После устранения прорыва западнее Ржева 9-я армия в тяжелых, неделями длящихся боях разбила одну из прорывающихся вражеских армий и полностью уничтожила другую.
В этом боевом успехе каждый командир и каждый солдат армии имеет свою долю!
Ваша готовность от командира до бойца к участию в боях доказывает, что мы превзошли русское оружие и солдат советской России, невзирая на продолжительную жестокость русской зимы.
Фюрер наградил меня сегодня «Дубовыми листьями к Рыцарскому кресту Железного креста». Я буду носить его с признательной гордостью за вас, солдат 9-й армии, в особенности за тех из вас, кто отдал свою жизнь за выполнение наших задач, и как очевидный знак вашей солдатской стойкости.
Ваша боевая выдержка в этой зимней войне, которая войдет в историю великого немецкого народа, дает твердую уверенность, что мы и в будущем успешно справимся с любым врагом и любой задачей, которую поставит перед нами фюрер.
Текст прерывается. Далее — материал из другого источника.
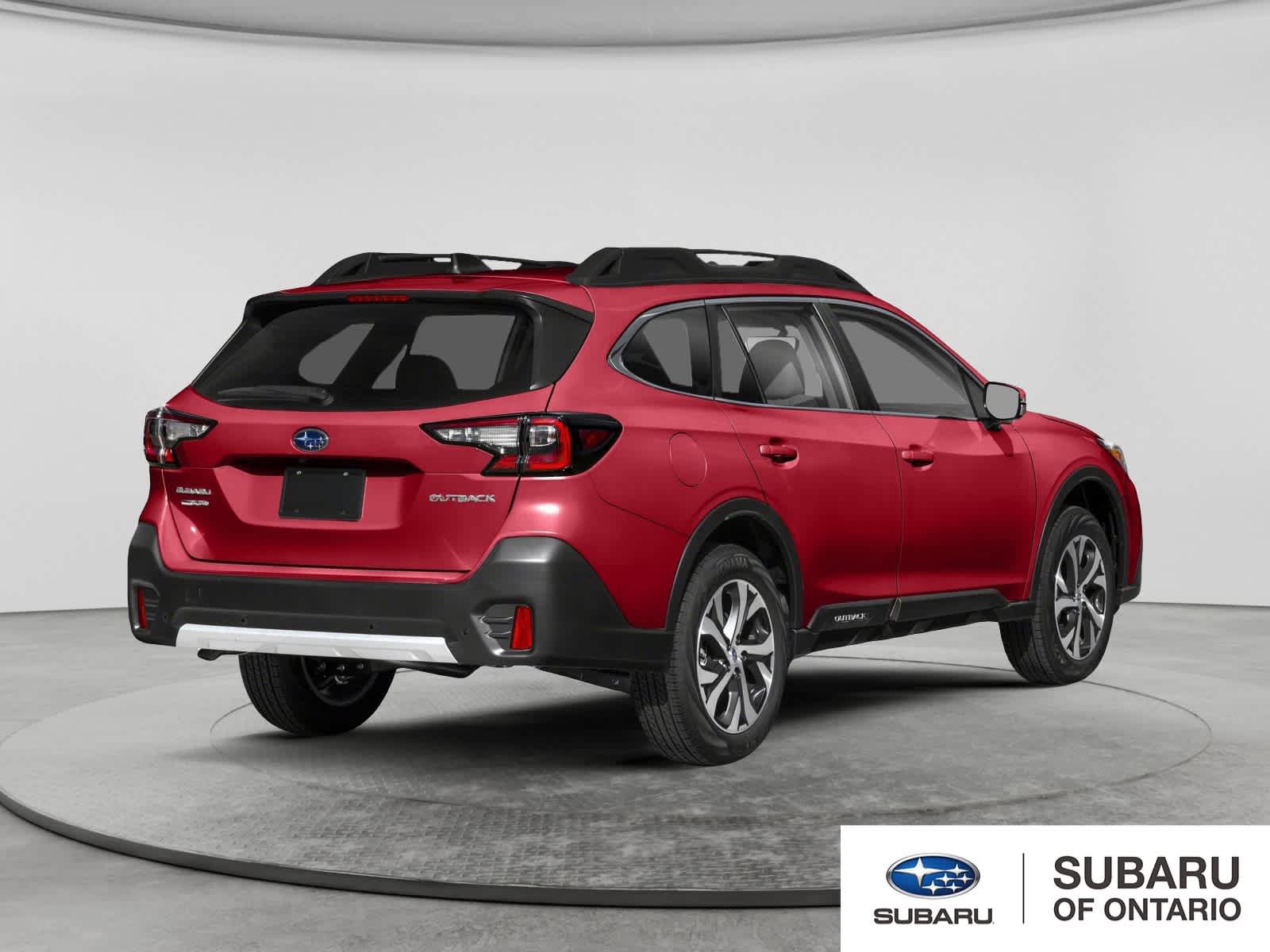 Used 2022 Subaru Outback Limited w/ Popular Package #2 AWD/4WD image 2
Готовился выйти к бойцам; адъютант сообщил, что Отто Кумм явился в штаб армии с докладом. Услышав об оберштурмбанфюрере Кумме, генерал-полковник Модель вышел навстречу. Жилистый, статный, маленький, монокль в правом глазу.
– Благодарю за отличную службу, оберст.
– Люди проявили геройство, господин генерал.
– Знаю, что понесли потери. Ваш полк мне по-прежнему нужен, герр оберст.
Отто Кумм показал рукой в сторону окна, сказал:
– Господин генерал, мой полк построен.
Модель подошел к окну. На площади выстроился полк «Дер Фюрер» дивизии СС «Рейх»– тринадцать человек.
Соломон Рихтер написал Фридриху Холину письмо:
«Подходит конец нашему обучению, через месяц мы станем полноправными штурманами и стрелками-радистами. Нам объявили, что мы скоро едем на фронт. Пока неизвестна конкретная часть, где будем служить, но все уверены, что будем сражаться под начальством генерала авиации Голованова, человека легендарного. Александр Голованов славен тем, что ставит перед летчиками трудные задачи и показывает пример, как надо трудность преодолевать.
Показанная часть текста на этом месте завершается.